**Task details**: Transcribe all the records with complete accuracy.

Saved data entries:
[Start of section]

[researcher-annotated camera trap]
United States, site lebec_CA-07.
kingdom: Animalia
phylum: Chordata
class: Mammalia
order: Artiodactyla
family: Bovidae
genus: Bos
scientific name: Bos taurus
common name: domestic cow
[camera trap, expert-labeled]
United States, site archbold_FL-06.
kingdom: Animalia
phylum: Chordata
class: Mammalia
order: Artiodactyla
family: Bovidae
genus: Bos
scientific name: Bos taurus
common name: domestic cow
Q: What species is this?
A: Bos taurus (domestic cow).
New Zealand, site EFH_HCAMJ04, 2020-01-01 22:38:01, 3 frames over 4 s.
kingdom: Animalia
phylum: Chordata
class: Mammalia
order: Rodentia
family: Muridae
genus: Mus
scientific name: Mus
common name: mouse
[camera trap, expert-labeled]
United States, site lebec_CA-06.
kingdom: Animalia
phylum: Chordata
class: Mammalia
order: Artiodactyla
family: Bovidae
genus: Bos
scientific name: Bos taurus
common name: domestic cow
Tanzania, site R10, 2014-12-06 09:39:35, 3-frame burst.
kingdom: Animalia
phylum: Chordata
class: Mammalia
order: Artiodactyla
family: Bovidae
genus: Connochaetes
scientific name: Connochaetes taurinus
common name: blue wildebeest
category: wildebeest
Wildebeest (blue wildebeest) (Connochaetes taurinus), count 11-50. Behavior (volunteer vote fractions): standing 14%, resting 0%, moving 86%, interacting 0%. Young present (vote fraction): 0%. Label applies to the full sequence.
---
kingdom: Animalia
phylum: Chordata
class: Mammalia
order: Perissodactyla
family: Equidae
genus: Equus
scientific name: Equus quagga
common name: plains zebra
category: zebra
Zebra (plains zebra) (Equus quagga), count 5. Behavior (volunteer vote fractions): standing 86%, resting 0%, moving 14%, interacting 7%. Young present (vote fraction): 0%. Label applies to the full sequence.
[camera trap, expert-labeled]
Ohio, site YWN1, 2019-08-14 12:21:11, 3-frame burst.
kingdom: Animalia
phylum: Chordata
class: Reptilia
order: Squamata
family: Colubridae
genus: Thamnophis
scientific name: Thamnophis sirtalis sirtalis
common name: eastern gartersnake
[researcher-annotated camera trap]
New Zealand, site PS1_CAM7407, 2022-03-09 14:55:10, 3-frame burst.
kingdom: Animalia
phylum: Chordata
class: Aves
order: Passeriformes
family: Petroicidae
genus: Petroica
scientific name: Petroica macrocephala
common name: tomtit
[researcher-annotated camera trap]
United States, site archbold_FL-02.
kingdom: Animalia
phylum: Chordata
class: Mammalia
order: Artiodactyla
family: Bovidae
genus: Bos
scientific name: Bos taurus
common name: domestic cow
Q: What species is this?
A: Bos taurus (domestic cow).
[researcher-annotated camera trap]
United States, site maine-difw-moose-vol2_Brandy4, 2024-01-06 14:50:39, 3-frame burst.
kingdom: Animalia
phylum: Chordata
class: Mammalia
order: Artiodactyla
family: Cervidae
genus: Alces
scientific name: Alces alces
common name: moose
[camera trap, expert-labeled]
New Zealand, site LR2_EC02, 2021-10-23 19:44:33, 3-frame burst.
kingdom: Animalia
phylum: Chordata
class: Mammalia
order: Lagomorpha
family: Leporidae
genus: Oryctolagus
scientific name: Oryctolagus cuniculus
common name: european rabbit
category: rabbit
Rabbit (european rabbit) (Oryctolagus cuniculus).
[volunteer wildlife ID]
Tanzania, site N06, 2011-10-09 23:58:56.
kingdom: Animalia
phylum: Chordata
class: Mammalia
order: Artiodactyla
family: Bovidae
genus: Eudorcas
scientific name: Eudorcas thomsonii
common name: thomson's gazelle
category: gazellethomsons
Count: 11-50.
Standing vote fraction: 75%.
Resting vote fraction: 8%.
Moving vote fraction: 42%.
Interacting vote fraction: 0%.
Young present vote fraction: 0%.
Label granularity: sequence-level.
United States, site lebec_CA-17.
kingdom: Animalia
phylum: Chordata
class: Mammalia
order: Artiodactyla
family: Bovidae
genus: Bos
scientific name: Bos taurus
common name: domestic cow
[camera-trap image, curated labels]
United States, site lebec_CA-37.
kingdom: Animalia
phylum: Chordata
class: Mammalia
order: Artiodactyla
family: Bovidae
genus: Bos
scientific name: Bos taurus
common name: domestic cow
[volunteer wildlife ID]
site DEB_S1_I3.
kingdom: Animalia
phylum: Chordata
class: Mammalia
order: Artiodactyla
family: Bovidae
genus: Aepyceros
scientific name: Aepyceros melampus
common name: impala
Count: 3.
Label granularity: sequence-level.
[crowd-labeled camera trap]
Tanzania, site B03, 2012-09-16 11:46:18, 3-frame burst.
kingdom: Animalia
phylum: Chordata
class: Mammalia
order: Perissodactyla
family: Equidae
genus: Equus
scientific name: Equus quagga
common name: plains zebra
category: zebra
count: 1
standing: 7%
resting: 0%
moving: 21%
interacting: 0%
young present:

[End of section]

**Exercise result**:
[researcher-annotated camera trap]
United States, site lebec_CA-07.
kingdom: Animalia
phylum: Chordata
class: Mammalia
order: Artiodactyla
family: Bovidae
genus: Bos
scientific name: Bos taurus
common name: domestic cow
[camera trap, expert-labeled]
United States, site archbold_FL-06.
kingdom: Animalia
phylum: Chordata
class: Mammalia
order: Artiodactyla
family: Bovidae
genus: Bos
scientific name: Bos taurus
common name: domestic cow
Q: What species is this?
A: Bos taurus (domestic cow).
New Zealand, site EFH_HCAMJ04, 2020-01-01 22:38:01, 3 frames over 4 s.
kingdom: Animalia
phylum: Chordata
class: Mammalia
order: Rodentia
family: Muridae
genus: Mus
scientific name: Mus
common name: mouse
[camera trap, expert-labeled]
United States, site lebec_CA-06.
kingdom: Animalia
phylum: Chordata
class: Mammalia
order: Artiodactyla
family: Bovidae
genus: Bos
scientific name: Bos taurus
common name: domestic cow
Tanzania, site R10, 2014-12-06 09:39:35, 3-frame burst.
kingdom: Animalia
phylum: Chordata
class: Mammalia
order: Artiodactyla
family: Bovidae
genus: Connochaetes
scientific name: Connochaetes taurinus
common name: blue wildebeest
category: wildebeest
Wildebeest (blue wildebeest) (Connochaetes taurinus), count 11-50. Behavior (volunteer vote fractions): standing 14%, resting 0%, moving 86%, interacting 0%. Young present (vote fraction): 0%. Label applies to the full sequence.
---
kingdom: Animalia
phylum: Chordata
class: Mammalia
order: Perissodactyla
family: Equidae
genus: Equus
scientific name: Equus quagga
common name: plains zebra
category: zebra
Zebra (plains zebra) (Equus quagga), count 5. Behavior (volunteer vote fractions): standing 86%, resting 0%, moving 14%, interacting 7%. Young present (vote fraction): 0%. Label applies to the full sequence.
[camera trap, expert-labeled]
Ohio, site YWN1, 2019-08-14 12:21:11, 3-frame burst.
kingdom: Animalia
phylum: Chordata
class: Reptilia
order: Squamata
family: Colubridae
genus: Thamnophis
scientific name: Thamnophis sirtalis sirtalis
common name: eastern gartersnake
[researcher-annotated camera trap]
New Zealand, site PS1_CAM7407, 2022-03-09 14:55:10, 3-frame burst.
kingdom: Animalia
phylum: Chordata
class: Aves
order: Passeriformes
family: Petroicidae
genus: Petroica
scientific name: Petroica macrocephala
common name: tomtit
[researcher-annotated camera trap]
United States, site archbold_FL-02.
kingdom: Animalia
phylum: Chordata
class: Mammalia
order: Artiodactyla
family: Bovidae
genus: Bos
scientific name: Bos taurus
common name: domestic cow
Q: What species is this?
A: Bos taurus (domestic cow).
[researcher-annotated camera trap]
United States, site maine-difw-moose-vol2_Brandy4, 2024-01-06 14:50:39, 3-frame burst.
kingdom: Animalia
phylum: Chordata
class: Mammalia
order: Artiodactyla
family: Cervidae
genus: Alces
scientific name: Alces alces
common name: moose
[camera trap, expert-labeled]
New Zealand, site LR2_EC02, 2021-10-23 19:44:33, 3-frame burst.
kingdom: Animalia
phylum: Chordata
class: Mammalia
order: Lagomorpha
family: Leporidae
genus: Oryctolagus
scientific name: Oryctolagus cuniculus
common name: european rabbit
category: rabbit
Rabbit (european rabbit) (Oryctolagus cuniculus).
[volunteer wildlife ID]
Tanzania, site N06, 2011-10-09 23:58:56.
kingdom: Animalia
phylum: Chordata
class: Mammalia
order: Artiodactyla
family: Bovidae
genus: Eudorcas
scientific name: Eudorcas thomsonii
common name: thomson's gazelle
category: gazellethomsons
Count: 11-50.
Standing vote fraction: 75%.
Resting vote fraction: 8%.
Moving vote fraction: 42%.
Interacting vote fraction: 0%.
Young present vote fraction: 0%.
Label granularity: sequence-level.
United States, site lebec_CA-17.
kingdom: Animalia
phylum: Chordata
class: Mammalia
order: Artiodactyla
family: Bovidae
genus: Bos
scientific name: Bos taurus
common name: domestic cow
[camera-trap image, curated labels]
United States, site lebec_CA-37.
kingdom: Animalia
phylum: Chordata
class: Mammalia
order: Artiodactyla
family: Bovidae
genus: Bos
scientific name: Bos taurus
common name: domestic cow
[volunteer wildlife ID]
site DEB_S1_I3.
kingdom: Animalia
phylum: Chordata
class: Mammalia
order: Artiodactyla
family: Bovidae
genus: Aepyceros
scientific name: Aepyceros melampus
common name: impala
Count: 3.
Label granularity: sequence-level.
[crowd-labeled camera trap]
Tanzania, site B03, 2012-09-16 11:46:18, 3-frame burst.
kingdom: Animalia
phylum: Chordata
class: Mammalia
order: Perissodactyla
family: Equidae
genus: Equus
scientific name: Equus quagga
common name: plains zebra
category: zebra
count: 1
standing: 7%
resting: 0%
moving: 21%
interacting: 0%
young present:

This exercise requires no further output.